Make sure to cross all your T’s and dot your I’s. Be certain that all your contracts are up to date and documented. Some may have termination clauses that will create an issue for the acquiring firm.

If you have disclosures on your record, that’s not a dealbreaker, but talk about it upfront. Don’t let [potential buyers] find it in the due diligence because then it looks like you’re trying to diminish it.

THINKADVISOR: What do you consider the top three things a financial advisor must do to properly prepare to sell their business?

BREADY: The first is to get your numbers in order. You might need a CFO or a consultant to help do that.

When you sit down at a table with someone interested in buying your firm, and the investment banker is present, every time the buyer asks a question about your numbers, you need to be able to answer those on your own, not the investment banker.
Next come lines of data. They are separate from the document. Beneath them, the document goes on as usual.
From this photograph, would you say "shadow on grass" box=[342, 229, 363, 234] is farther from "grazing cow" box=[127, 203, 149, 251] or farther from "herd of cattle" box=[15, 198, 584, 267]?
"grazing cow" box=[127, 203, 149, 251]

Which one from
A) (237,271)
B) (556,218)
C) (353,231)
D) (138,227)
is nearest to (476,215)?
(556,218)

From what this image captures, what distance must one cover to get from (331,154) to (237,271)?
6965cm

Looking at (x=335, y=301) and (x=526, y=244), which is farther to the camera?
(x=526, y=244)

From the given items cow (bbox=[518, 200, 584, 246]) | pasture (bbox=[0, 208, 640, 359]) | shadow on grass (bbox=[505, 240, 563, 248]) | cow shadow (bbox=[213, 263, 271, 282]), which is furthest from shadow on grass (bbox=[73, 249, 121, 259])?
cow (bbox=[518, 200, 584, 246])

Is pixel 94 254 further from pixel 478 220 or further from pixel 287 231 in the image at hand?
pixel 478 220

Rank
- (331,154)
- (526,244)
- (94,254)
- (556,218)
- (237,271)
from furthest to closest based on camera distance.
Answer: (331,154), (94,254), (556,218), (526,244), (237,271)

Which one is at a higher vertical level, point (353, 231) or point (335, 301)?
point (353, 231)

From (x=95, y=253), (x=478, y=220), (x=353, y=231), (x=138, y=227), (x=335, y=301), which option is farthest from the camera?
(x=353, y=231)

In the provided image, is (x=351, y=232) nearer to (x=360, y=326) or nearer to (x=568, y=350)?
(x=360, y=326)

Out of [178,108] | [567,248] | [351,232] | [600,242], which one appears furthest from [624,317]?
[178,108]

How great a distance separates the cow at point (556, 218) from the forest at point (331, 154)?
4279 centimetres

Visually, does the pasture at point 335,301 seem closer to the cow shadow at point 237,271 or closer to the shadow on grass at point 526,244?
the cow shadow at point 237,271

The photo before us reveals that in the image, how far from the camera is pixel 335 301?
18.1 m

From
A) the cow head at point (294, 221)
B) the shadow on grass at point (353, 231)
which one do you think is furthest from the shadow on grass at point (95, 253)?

THINKADVISOR: And the second?

BREADY: Making sure you have business continuity and that your operations are in order. You need to have documentation of the processes and the abilities of the firm, not tribal knowledge.

Tribal knowledge is fundamentally not good, and it’s really not good if you’re trying to sell your firm.

THINKADVISOR: No. 3?

BREADY: Having a good grasp of what you’ll do after the sale. Once you’re no longer [running your business] full time, what do you want to do? Play golf? Read a book on the beach? Keep working but in a more limited fashion?

All of that has a bearing on how you choose your buyer. If you completely walk away, you have to find a buyer that’s ready to give you an earn-out time. Are you going to stay for a year, for two?

THINKADVISOR: What are red flags to a potential buyer?

BREADY: When your revenues look strong but your margins swing wildly from year to year. Or if there’s no succession plan or performance metrics.

Also, when you are a one- or two-person shop, and your bookkeeping is commingled with your personal stuff, that’s a red flag.

Buyers and money people want that taken apart so you’re not overestimating what the costs of the business are.

THINKADVISOR: There’s lots to get right. Isn’t there?

BREADY: Most buyers don’t expect everything to be perfect. But if buyers find one contract that hasn’t been updated, say, they’ll assume there are more. So you want to make sure they’re in order.

You’ve got to be prepared. And it’s not that hard.